While many copula functions have been identified, we believe only two are useful for building a regression model with several covariates. One of the features of any useful regression model is that the degree of association (e.g., Spearman’s Rank Correlation) between the response variable and each covariate need not be constant. We are aware of only two copula models that allow for this, the normal copula and its generalization, the t-copula (which is based on the multivariate Student’s t distribution. For example, see the list of copulas in Klugman, Panjer, and Willmot (2008, Chapter 7), where it can be seen that the other copulas do not allow for variations in the association measure. In a recent paper by Crane and Van Der Hoek (2008) they use arbitrary bivariate copulas for building regression models. Because their methods do not extend to multivariate situations, their approach is not useful for most applications. Also, they do not address the case of discrete variables, which are common in practice.

Computing predicted values of Y using copula regression is a three-step process.
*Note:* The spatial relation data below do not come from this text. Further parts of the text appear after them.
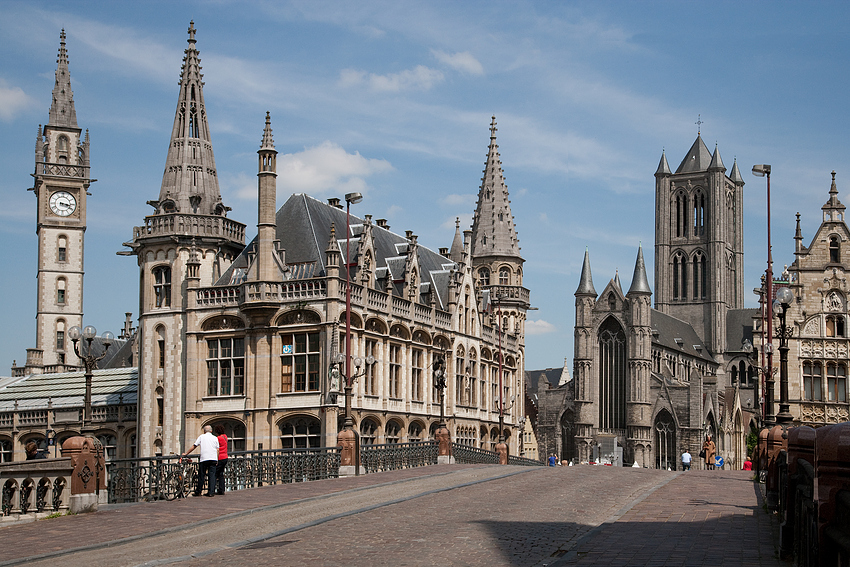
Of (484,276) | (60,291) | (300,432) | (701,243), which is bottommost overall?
(300,432)

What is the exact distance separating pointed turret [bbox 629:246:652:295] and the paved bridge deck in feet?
255

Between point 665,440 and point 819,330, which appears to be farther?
point 665,440

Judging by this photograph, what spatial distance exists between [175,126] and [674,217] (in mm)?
91042

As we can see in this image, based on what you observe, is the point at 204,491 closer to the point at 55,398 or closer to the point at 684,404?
the point at 55,398

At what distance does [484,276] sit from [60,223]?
32.4 metres

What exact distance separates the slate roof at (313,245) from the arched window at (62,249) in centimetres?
3182

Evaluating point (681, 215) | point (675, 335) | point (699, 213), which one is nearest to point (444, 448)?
point (675, 335)

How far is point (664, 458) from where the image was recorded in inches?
3873

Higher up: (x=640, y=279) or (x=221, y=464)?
(x=640, y=279)

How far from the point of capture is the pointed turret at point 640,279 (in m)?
101

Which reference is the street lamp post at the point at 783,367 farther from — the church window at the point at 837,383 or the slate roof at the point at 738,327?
the slate roof at the point at 738,327

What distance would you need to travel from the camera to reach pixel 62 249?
7794 centimetres

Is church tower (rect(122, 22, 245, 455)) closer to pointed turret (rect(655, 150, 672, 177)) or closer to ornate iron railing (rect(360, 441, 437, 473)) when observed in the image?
ornate iron railing (rect(360, 441, 437, 473))

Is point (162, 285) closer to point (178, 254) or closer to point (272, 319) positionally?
point (178, 254)
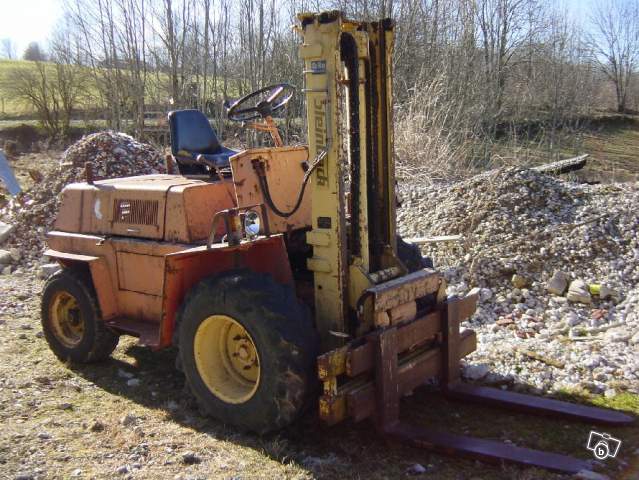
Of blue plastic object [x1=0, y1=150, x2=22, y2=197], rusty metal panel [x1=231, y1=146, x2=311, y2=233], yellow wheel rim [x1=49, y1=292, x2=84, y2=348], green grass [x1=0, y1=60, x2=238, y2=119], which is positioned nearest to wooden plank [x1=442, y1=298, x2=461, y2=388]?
rusty metal panel [x1=231, y1=146, x2=311, y2=233]

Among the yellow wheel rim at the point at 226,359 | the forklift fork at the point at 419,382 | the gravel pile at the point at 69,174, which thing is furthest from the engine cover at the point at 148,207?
the gravel pile at the point at 69,174

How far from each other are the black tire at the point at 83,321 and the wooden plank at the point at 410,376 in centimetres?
251

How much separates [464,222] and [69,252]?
455cm

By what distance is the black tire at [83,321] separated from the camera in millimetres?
5391

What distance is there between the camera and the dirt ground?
377 cm

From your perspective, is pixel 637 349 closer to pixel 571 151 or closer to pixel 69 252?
pixel 69 252

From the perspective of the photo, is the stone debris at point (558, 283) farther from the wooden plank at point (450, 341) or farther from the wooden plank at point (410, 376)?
the wooden plank at point (450, 341)

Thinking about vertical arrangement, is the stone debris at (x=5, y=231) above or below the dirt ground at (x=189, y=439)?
above

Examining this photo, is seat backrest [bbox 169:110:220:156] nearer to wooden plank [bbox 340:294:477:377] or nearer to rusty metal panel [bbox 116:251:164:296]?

Assume a model for the joint distribution of all the variables (response and covariates),
Estimate the parameters of the model (the parameters for the selected marginal distributions and the parameters of the copula), and
Compute the predicted values of Y given a set of covariates by using the conditional mean of Y given the covariates.

In this paper, we assume a normal copula model for the joint distribution of the variables and maximum likelihood for parameter estimation. For the normal copula explicit formulas for the likelihood function and conditional distribution are available. The conditional mean will usually need to be obtained by numerical integration. Because this is a one-dimensional integration, there are well-established accurate algorithms for obtaining the answer. Thus, this ease of use is one of the reasons we have selected the normal copula. The methodology presented in this paper can be used with other multivariate copulas (such as t or elliptical), but they would require extensive numerical analysis.

Note that if all the variables are assigned the normal distribution and the normal copula is used, the results of maximum likelihood estimation will match those from OLS. Thus, like GLM, this method is a (different) generalization of the OLS model.

3. Parameter estimation

The normal (multivariate normal) copula function is defined as (Song 2000)

$C_{R}\left(u_{1}, \ldots, u_{n}\right)=G\left[\Phi^{-1}\left(u_{1}\right), \ldots, \Phi^{-1}\left(u_{n}\right)\right] \tag{3.1}$

where Φ(u) is the standard normal cumulative distribution function and G is the multivariate normal cumulative distribution with zero means, unit variances, and correlation matrix R. The matrix R has ones on the diagonal and the off diagonal elements are correlations. However, it is important to note that when the normal copula is used these are not the correlations of the modeled variables.

Thus, for arbitrary marginals, the distribution function induced by the normal copula is

$\begin{array}{l} F\left(x_{1}, \ldots, x_{n}\right) =G\left\{\Phi^{-1}\left[F_{1}\left(x_{1}\right)\right], \ldots, \Phi^{-1}\left[F_{n}\left(x_{n}\right)\right]\right\} \end{array} \tag{3.2}$

If the marginal distributions are continuous then the density function is given by (Clemen and Reilly 1999; Nelsen 1999)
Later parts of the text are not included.